**Raw records**

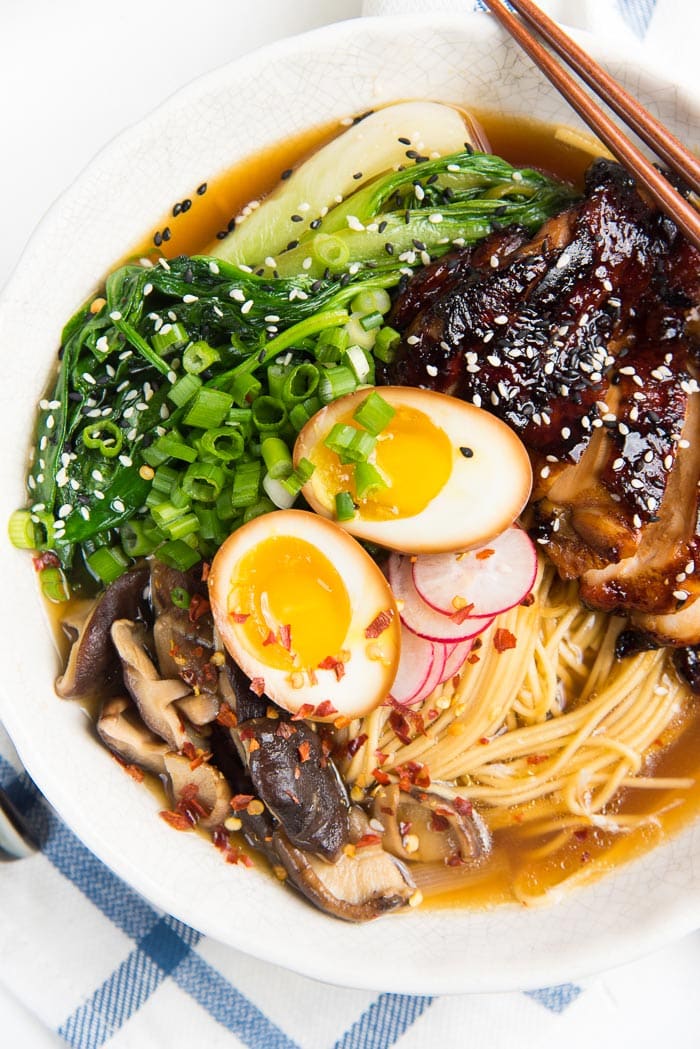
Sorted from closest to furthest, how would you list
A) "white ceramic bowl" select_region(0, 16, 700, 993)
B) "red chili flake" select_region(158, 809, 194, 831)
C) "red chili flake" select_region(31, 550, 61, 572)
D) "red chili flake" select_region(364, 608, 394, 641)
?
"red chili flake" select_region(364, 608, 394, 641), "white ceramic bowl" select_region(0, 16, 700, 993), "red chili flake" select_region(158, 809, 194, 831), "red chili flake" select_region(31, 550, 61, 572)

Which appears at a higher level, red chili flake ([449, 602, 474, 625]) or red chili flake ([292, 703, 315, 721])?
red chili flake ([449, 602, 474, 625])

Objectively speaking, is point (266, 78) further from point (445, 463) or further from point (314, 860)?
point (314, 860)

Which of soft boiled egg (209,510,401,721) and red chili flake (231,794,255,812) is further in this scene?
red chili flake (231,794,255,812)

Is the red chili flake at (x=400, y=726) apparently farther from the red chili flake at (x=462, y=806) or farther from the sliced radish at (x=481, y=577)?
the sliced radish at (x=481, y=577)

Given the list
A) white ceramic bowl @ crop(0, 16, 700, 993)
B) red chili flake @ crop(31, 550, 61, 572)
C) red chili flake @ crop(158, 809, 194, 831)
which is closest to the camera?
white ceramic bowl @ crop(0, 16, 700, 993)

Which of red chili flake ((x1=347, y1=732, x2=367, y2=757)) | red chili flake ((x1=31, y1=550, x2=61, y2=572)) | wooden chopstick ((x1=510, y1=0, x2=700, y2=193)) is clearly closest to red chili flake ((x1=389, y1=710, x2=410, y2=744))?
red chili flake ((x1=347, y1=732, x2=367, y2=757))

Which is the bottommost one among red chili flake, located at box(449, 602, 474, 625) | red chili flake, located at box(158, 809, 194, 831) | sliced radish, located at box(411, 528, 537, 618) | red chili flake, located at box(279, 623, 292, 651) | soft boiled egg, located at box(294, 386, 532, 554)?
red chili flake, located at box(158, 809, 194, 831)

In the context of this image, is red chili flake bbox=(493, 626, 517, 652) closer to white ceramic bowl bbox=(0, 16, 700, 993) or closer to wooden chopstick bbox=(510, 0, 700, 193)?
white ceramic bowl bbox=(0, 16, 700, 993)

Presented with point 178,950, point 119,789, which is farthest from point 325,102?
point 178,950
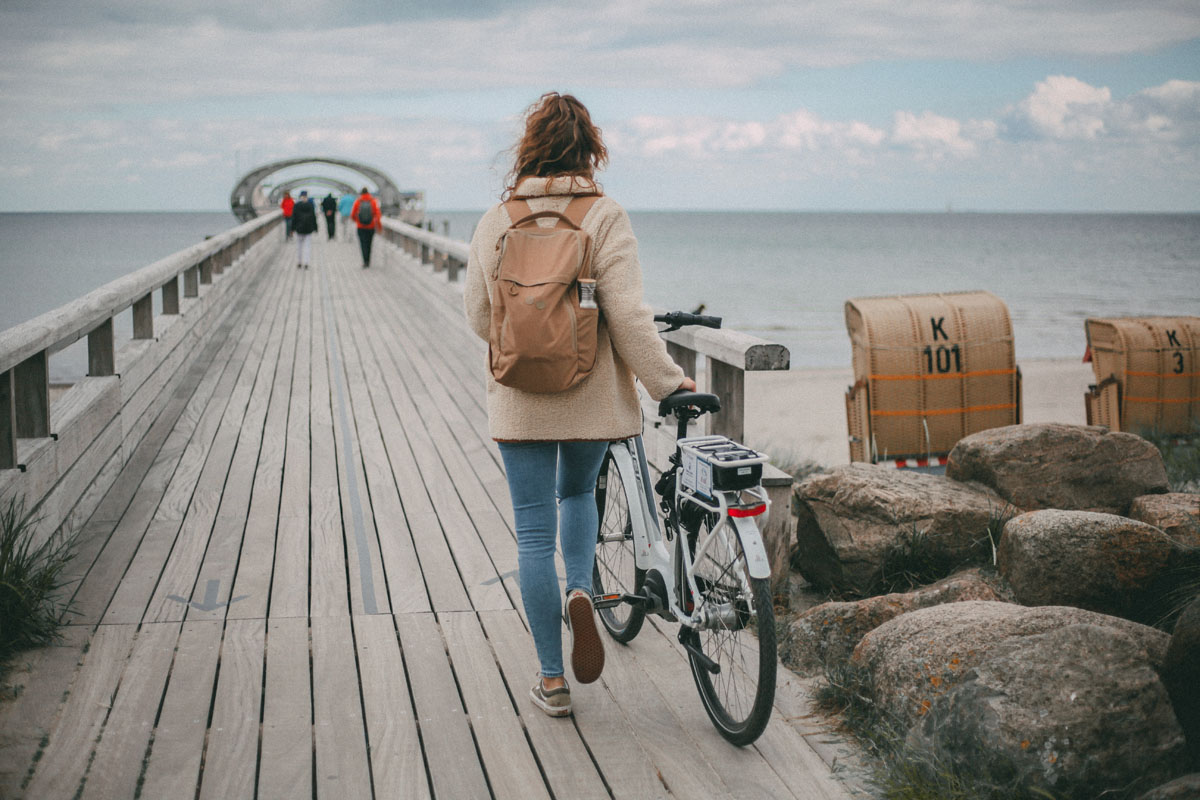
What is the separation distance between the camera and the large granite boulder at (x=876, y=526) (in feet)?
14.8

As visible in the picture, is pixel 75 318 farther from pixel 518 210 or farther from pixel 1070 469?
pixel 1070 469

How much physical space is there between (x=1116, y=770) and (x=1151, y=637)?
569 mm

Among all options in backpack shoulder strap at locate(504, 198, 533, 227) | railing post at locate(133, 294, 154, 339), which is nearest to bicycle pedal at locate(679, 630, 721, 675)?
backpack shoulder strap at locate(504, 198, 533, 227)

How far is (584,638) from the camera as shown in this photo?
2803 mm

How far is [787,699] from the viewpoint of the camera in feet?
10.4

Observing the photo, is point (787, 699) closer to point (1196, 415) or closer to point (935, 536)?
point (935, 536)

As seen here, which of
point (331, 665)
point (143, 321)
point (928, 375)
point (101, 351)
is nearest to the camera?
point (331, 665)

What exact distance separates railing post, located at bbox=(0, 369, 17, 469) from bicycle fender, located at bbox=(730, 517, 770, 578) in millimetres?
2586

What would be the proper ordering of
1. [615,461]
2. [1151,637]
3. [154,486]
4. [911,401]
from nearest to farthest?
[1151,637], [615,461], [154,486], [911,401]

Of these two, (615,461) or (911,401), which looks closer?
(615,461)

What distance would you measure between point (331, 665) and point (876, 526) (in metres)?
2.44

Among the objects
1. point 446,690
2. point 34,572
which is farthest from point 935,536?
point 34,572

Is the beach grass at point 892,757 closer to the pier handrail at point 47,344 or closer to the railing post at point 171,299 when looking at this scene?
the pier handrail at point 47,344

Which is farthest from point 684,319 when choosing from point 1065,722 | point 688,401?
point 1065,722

...

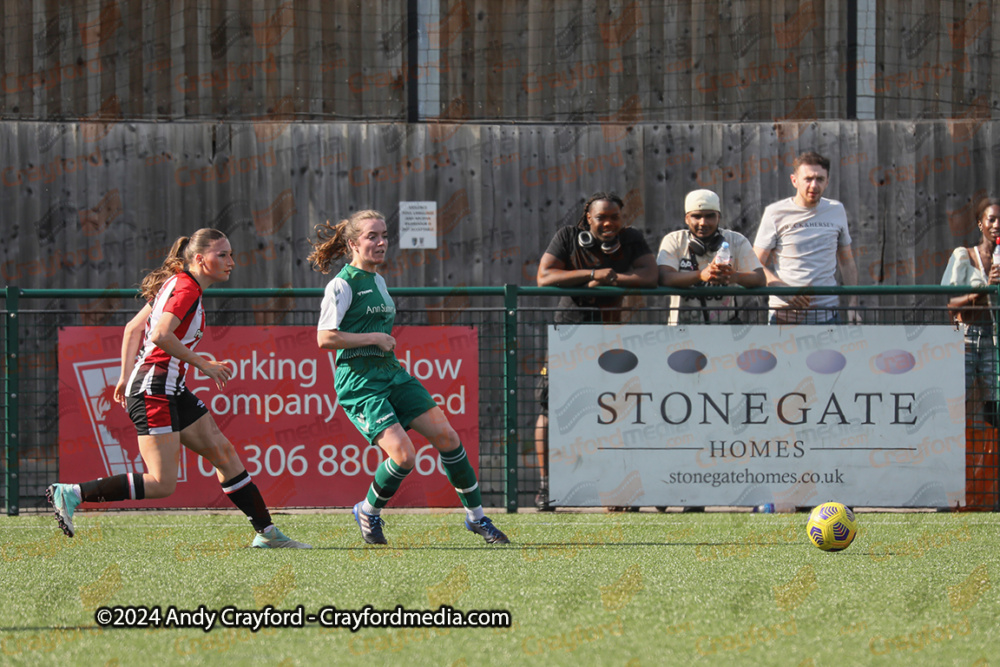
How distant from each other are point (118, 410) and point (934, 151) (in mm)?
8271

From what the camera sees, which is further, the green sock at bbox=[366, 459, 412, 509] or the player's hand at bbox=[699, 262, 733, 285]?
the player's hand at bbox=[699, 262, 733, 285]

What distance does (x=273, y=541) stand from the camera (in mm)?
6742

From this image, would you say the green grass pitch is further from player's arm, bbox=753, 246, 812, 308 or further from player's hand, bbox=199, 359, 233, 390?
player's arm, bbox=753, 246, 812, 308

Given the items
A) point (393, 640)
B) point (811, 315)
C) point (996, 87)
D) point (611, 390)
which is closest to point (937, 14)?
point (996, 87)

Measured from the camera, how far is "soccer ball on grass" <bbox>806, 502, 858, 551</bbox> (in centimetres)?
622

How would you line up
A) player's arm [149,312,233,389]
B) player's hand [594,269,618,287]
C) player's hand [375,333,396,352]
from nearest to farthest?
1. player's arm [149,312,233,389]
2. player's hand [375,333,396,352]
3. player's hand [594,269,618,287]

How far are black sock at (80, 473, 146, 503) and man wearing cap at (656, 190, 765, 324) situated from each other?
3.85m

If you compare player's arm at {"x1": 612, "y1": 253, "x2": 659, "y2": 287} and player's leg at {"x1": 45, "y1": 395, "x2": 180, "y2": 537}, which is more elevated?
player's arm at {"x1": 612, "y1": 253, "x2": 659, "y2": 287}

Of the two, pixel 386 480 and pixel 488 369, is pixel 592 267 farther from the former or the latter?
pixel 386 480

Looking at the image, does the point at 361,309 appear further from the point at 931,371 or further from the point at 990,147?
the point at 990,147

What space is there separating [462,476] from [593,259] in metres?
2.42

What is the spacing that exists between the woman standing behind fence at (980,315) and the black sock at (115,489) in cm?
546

**Stated exercise**
Count the lines in the records above that contain the word "boiled", treating uppercase and lowercase as different, and give only that number.

**Exercise result**
2